__DATASET ENTRIES__:

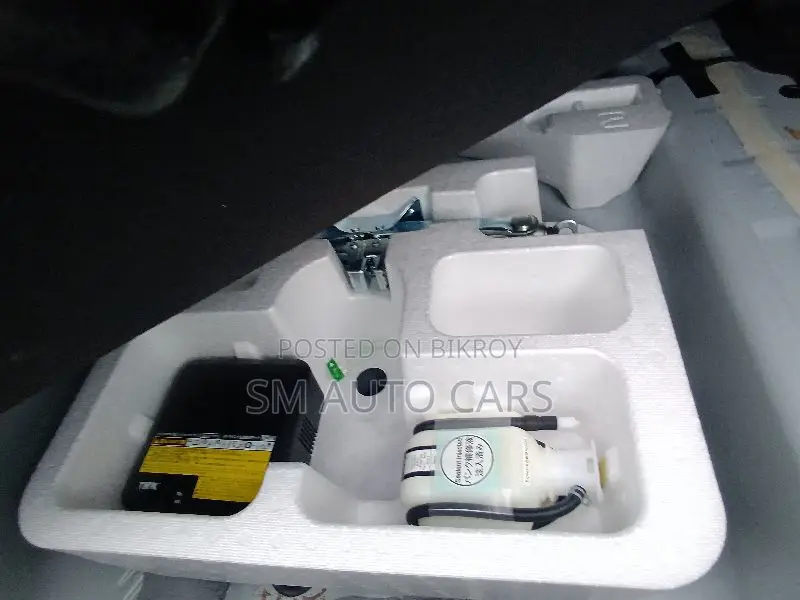 Toyota Axio 2021 White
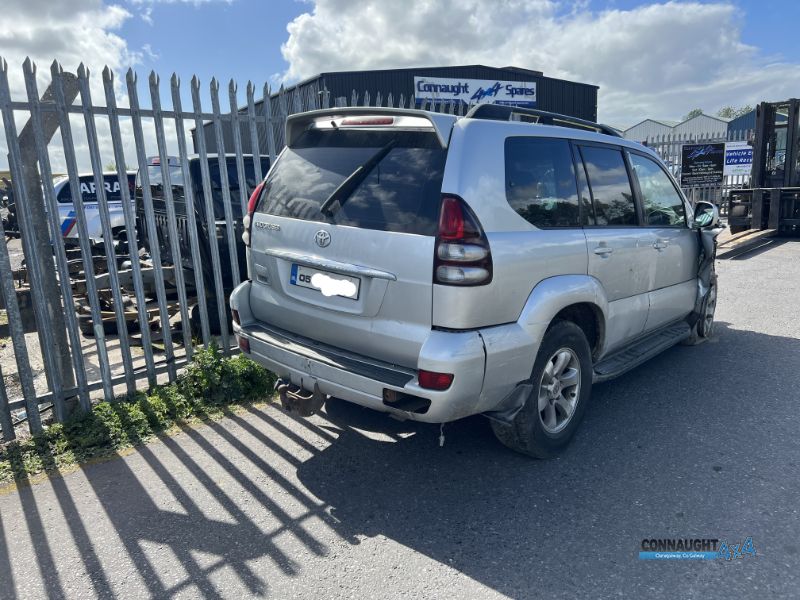2005 TOYOTA LANDCRUISER LWB GX PASS 8S MC for breaking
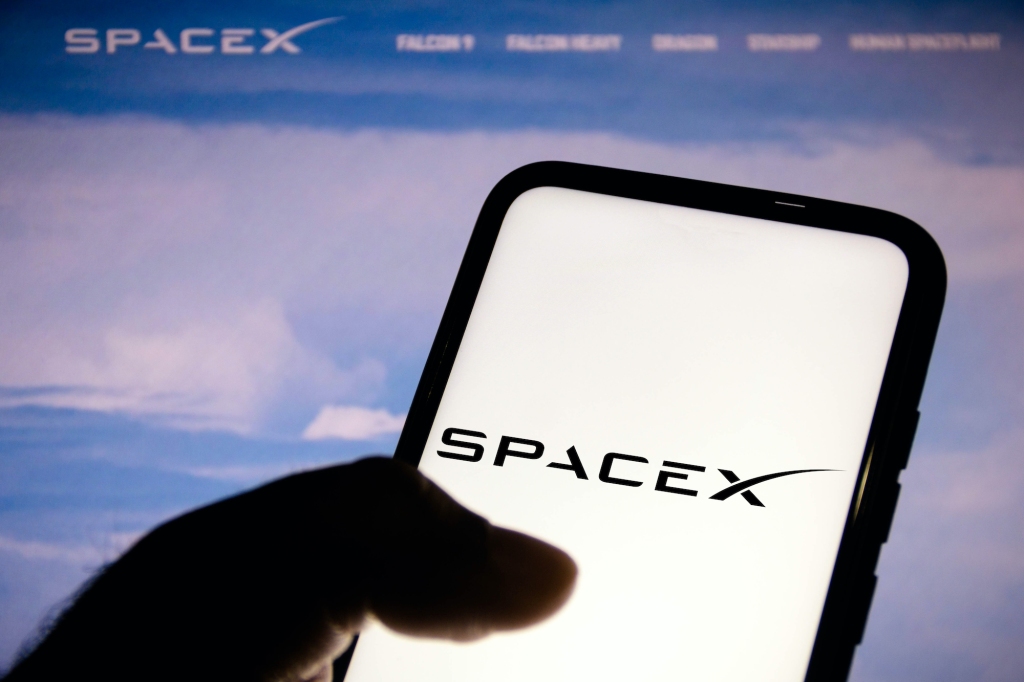En esta foto ilustrativa, el logotipo de Space Exploration Technologies (SpaceX) aparece en un smartphone.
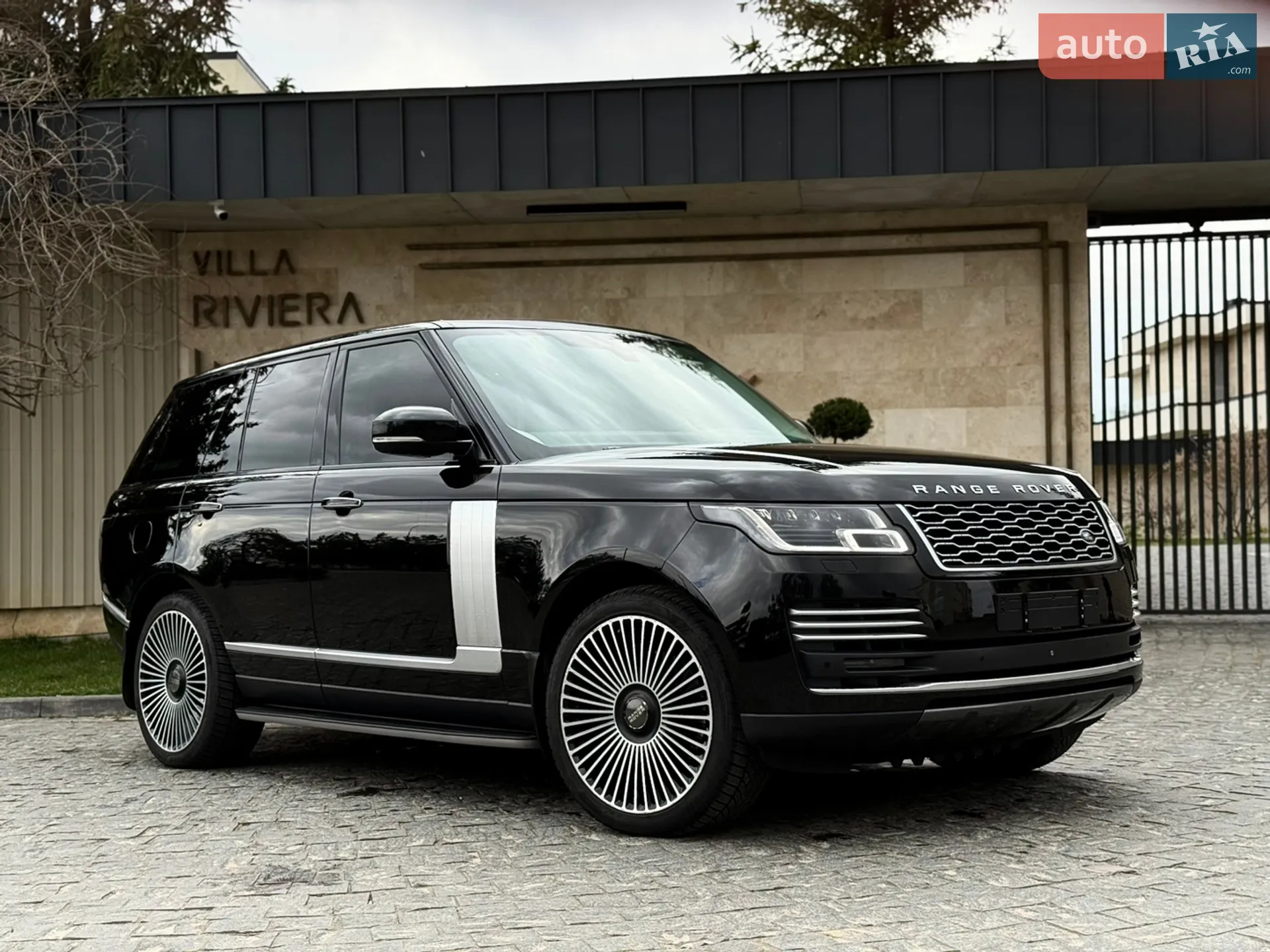 2018 Land Rover Range Rover - мініатюра 3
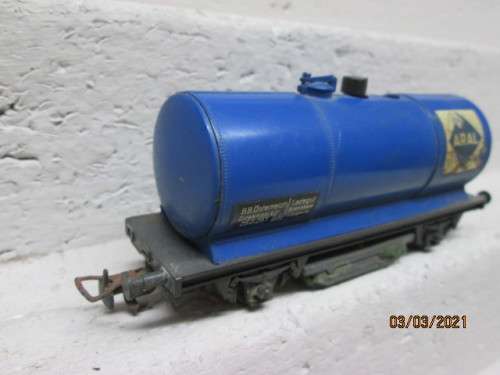 HO SCALE : LILYPUT: ARAL  TANKER - RAIL CLEANER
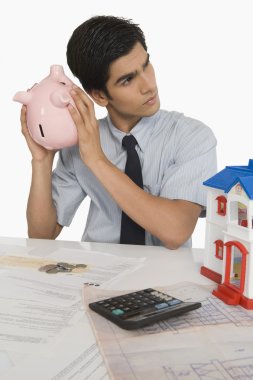 Emlakçı bir kumbara holding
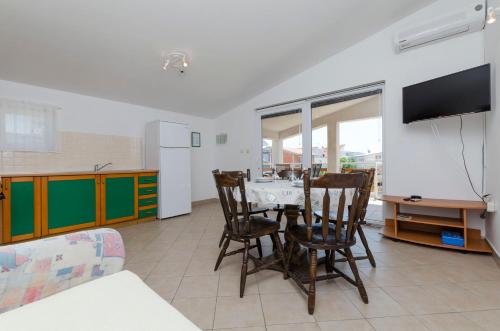 Apartments Marija Jug - image 14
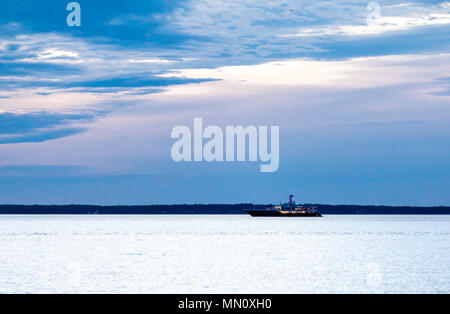 Große Yacht in Peconic Bay aus Long Beach, Sag Harbor, NY Stockfoto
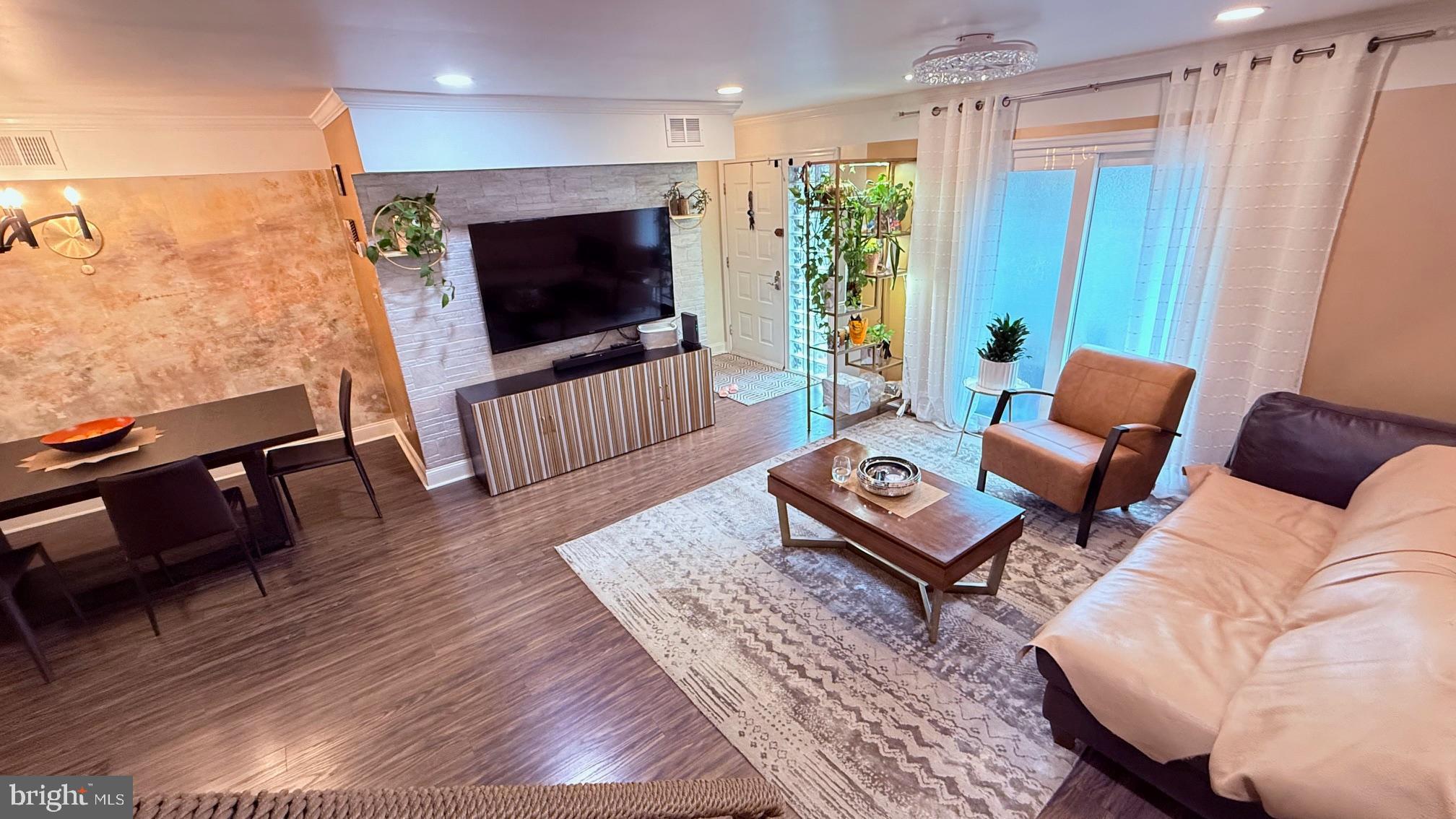 11881 Academy Road, Unit I6 Philadelphia, PA 19154 - Photo 13 of 51 Gallery Image 13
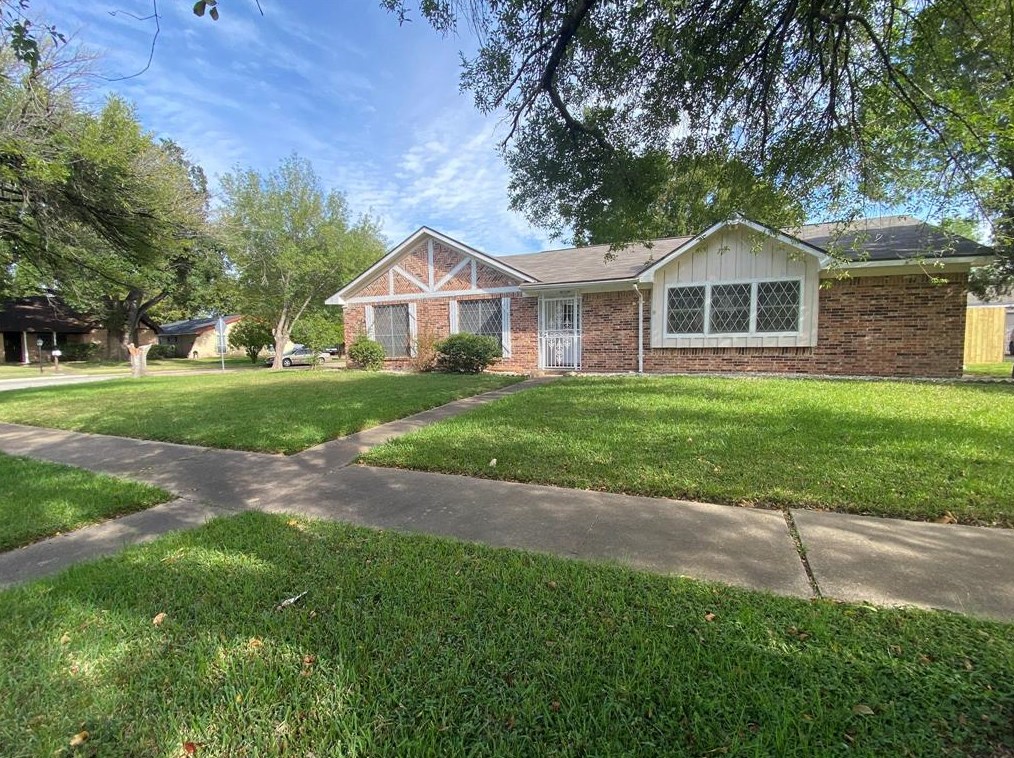 8107 Riptide Dr, Houston, TX 77072-4719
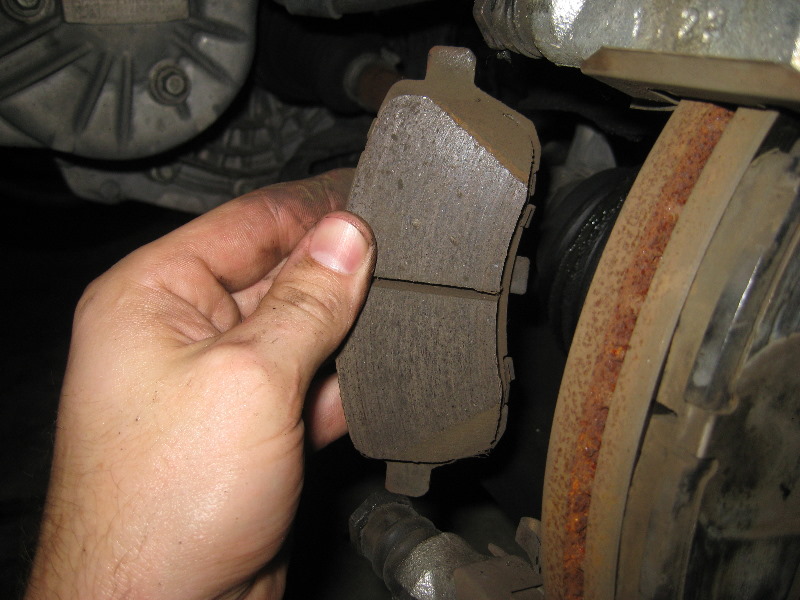 Ford-Fiesta-Front-Brake-Pads-Replacement-Guide-027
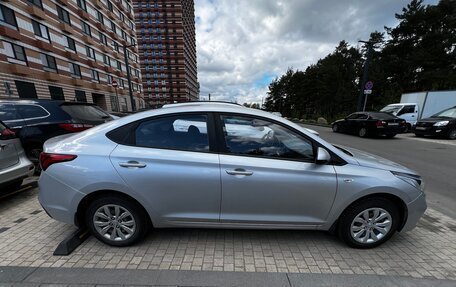 Hyundai Solaris II рестайлинг, 2017 год, 1 150 000 рублей, 4 фотография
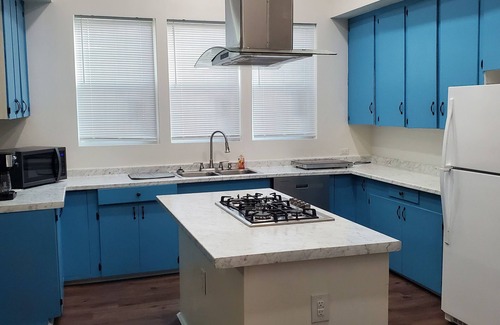 Ruston House | Spacious unit near LA TECH & GSU Lots of natural light LARGE yardn3 bed- 2 bath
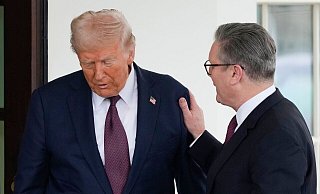 Bei der Zusammenkunft in Washington sprachen Trump und Starmer auch über den Krieg in der Ukraine. - Ben Curtis/AP/dpa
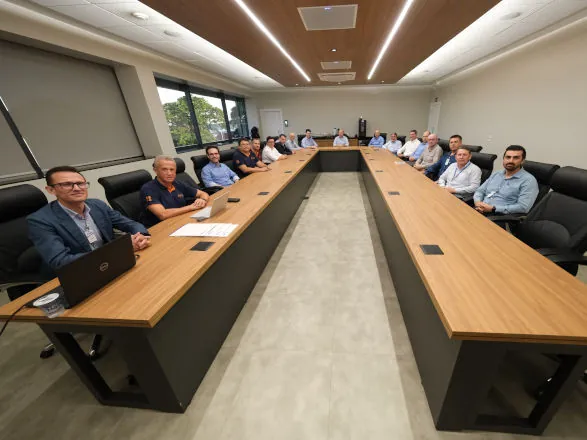 C.Vale apresenta à Copel suas demandas de energia elétrica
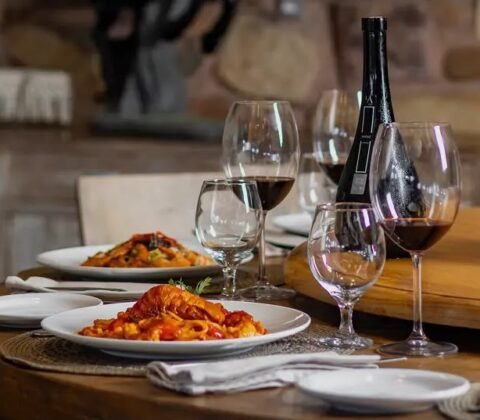 Imagem do post Gastronomia, vinhos e polo marcam edição do Clube do Vinho na Praia do Forte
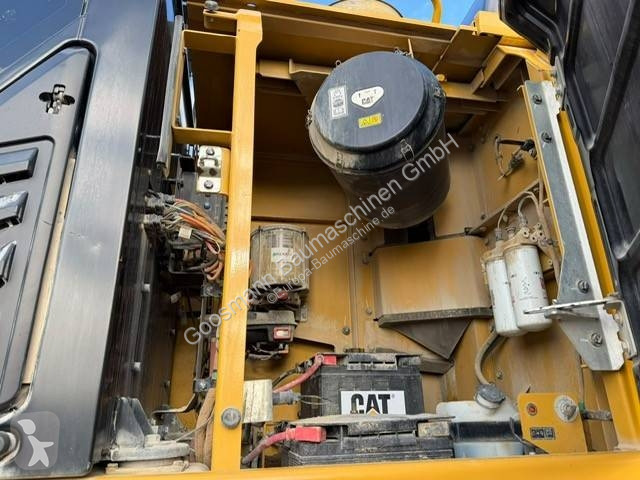Excavator Caterpillar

__WHAT THE TASK ASKS__: Going by the data above, the answer is exactly the lines from the one holding "Ruston House |" to the one holding "C.Vale apresenta à", both kept, with the pictures left out.

__RESULT OF THE EXERCISE__:
 Ruston House | Spacious unit near LA TECH & GSU Lots of natural light LARGE yardn3 bed- 2 bath
 Bei der Zusammenkunft in Washington sprachen Trump und Starmer auch über den Krieg in der Ukraine. - Ben Curtis/AP/dpa
 C.Vale apresenta à Copel suas demandas de energia elétrica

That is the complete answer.